Both SYMPHONY 1 and SYMPHONY 2 were rigorously designed as randomised, double-blind, placebo-controlled trials—widely recognised as the gold standard in clinical research. In each study, participants were randomly assigned to receive either HTD1801 or a placebo, with neither the patients nor the researchers aware of which treatment was being administered, ensuring unbiased results.

SYMPHONY 1 enrolled 407 patients whose type 2 diabetes remained uncontrolled despite lifestyle modifications such as diet and exercise. In contrast, SYMPHONY 2 involved a larger group of 549 patients who were already on metformin, the standard first-line therapy, yet continued to face challenges in managing their blood glucose levels. By targeting two distinct yet clinically relevant patient populations, the trials aimed to comprehensively assess the effectiveness and safety of HTD1801 across different stages of diabetes management.

In both groups, patients taking HTD1801 showed a greater drop in HbA1c levels—the key marker used to measure long-term blood glucose. The average decrease was about 1.2–1.3%, compared to much smaller changes in the placebo groups. For patients with more severe diabetes (those with HbA1c levels ≥ 8.5%), the drop was even more substantial: up to 1.6%.

The drug also helped more people reach the target HbA1c of less than 7%, which is generally considered a sign of well-managed diabetes.

HTD1801 appears to offer a more comprehensive approach to managing diabetes and its related complications. While its primary effect is improving blood sugar control—both fasting and post-meal levels—it also positively impacts other critical health markers. By lowering LDL and non-HDL cholesterol, HTD1801 addresses the lipid abnormalities commonly seen in diabetes, thereby reducing cardiovascular risk. Furthermore, the reduction in inflammation markers such as GGT and hs-CRP highlights its potential to combat the chronic inflammation that often underlies both liver and heart complications in diabetic patients. Taken together, these benefits suggest that HTD1801 is not just a glucose-lowering agent but a multi-targeted therapy capable of addressing the interconnected network of metabolic, cardiovascular, and inflammatory issues in diabetes management.

HTD1801 is a novel therapeutic compound derived from two well-known bioactive agents: berberine, a plant-based alkaloid long used in traditional medicine, and ursodeoxycholate, a bile acid with established metabolic benefits.

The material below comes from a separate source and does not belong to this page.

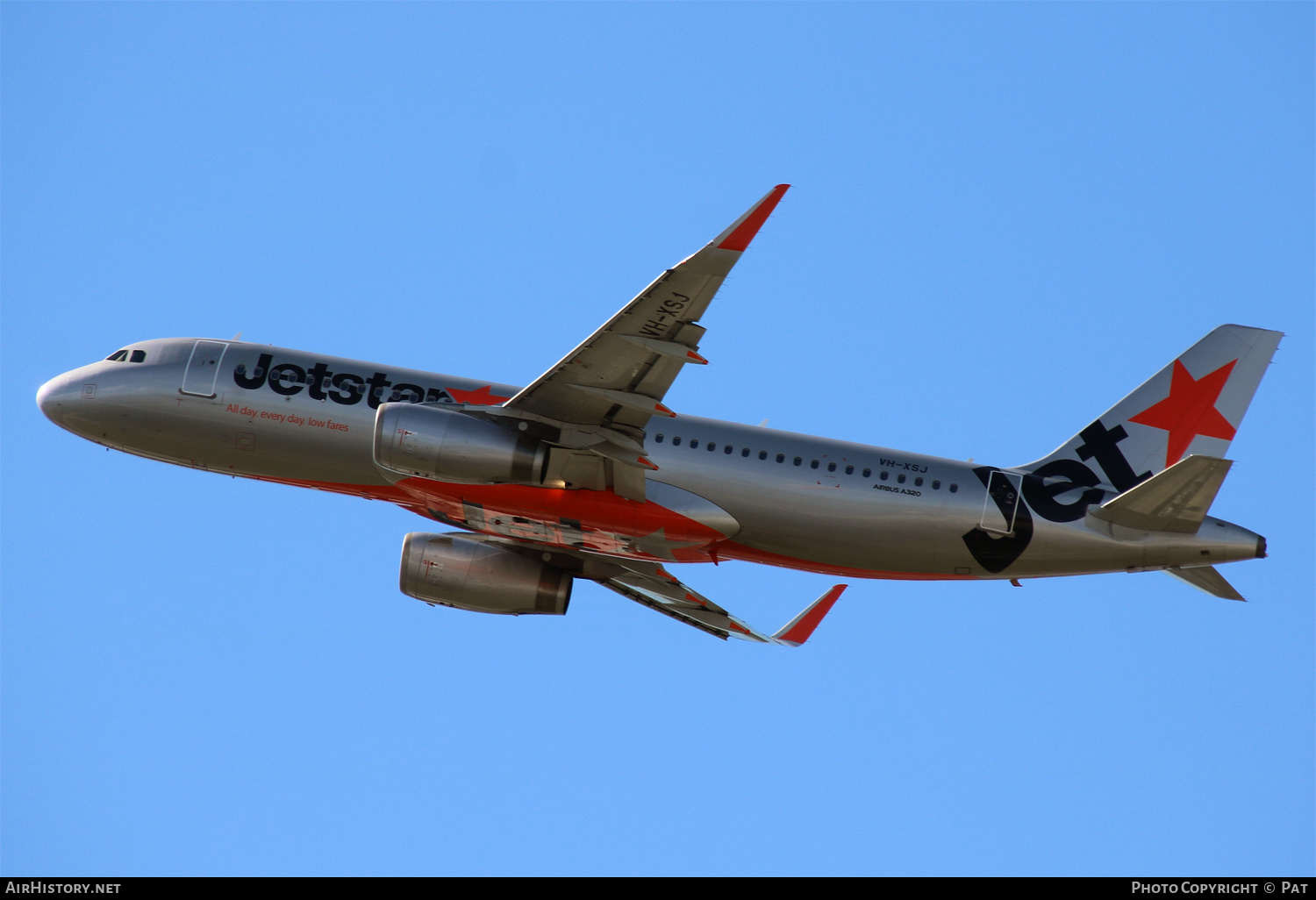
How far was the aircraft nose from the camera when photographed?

By combining these two components, HTD1801 harnesses a dual mechanism of action that targets the underlying complexities of type 2 diabetes mellitus (T2DM).

First, it activates AMP-activated protein kinase (AMPK), a key regulator of cellular energy balance. Through activating AMPK, HTD1801 improves the body's ability to handle glucose and fat metabolism, which helps with a main problem in type 2 diabetes—metabolic issues. Second, it inhibits the NLRP3 inflammasome, a critical component of the innate immune system that, when overactivated, contributes to chronic low-grade inflammation—another major driver of insulin resistance and disease progression.

This unique dual-action approach positions HTD1801 as a promising candidate in the treatment of T2DM, offering a synergistic strategy that addresses both metabolic imbalance and inflammation—two interlinked pillars of this complex disease.

The drug was generally well-tolerated. The most common side effects were gastrointestinal issues, such as mild stomach upset. Less than 2% of participants stopped treatment due to side effects, and no cases of severe low blood sugar (hypoglycaemia) were reported.

Dr Linong Ji, a leading diabetes expert and principal investigator of the trials, called the results “encouraging” and emphasised the importance of developing therapies that go beyond just lowering glucose. “Most current drugs focus on single mechanisms. HTD1801 offers a broader approach by also addressing inflammation and lipid metabolism,” he said.

HighTide now plans to submit a New Drug Application (NDA) to China’s drug regulatory body later this year. The company is also running an open-label extension study and preparing for a head-to-head comparison with dapagliflozin, a widely used diabetes drug, to further test HTD1801’s effectiveness.

Type 2 diabetes remains one of the most serious public health problems globally. According to the International Diabetes Federation, 537 million adults had diabetes in 2021, and this number could reach 783 million by 2045. About 90% of these cases are T2DM. China has the highest number of patients, with 141 million people living with the disease in 2021—a figure expected to rise to 174 million in two decades.

The need for innovative, multi-targeted treatments is time-sensitive. If HTD1801 continues to show positive outcomes, it may become an important part of the solution—not just for China, but globally.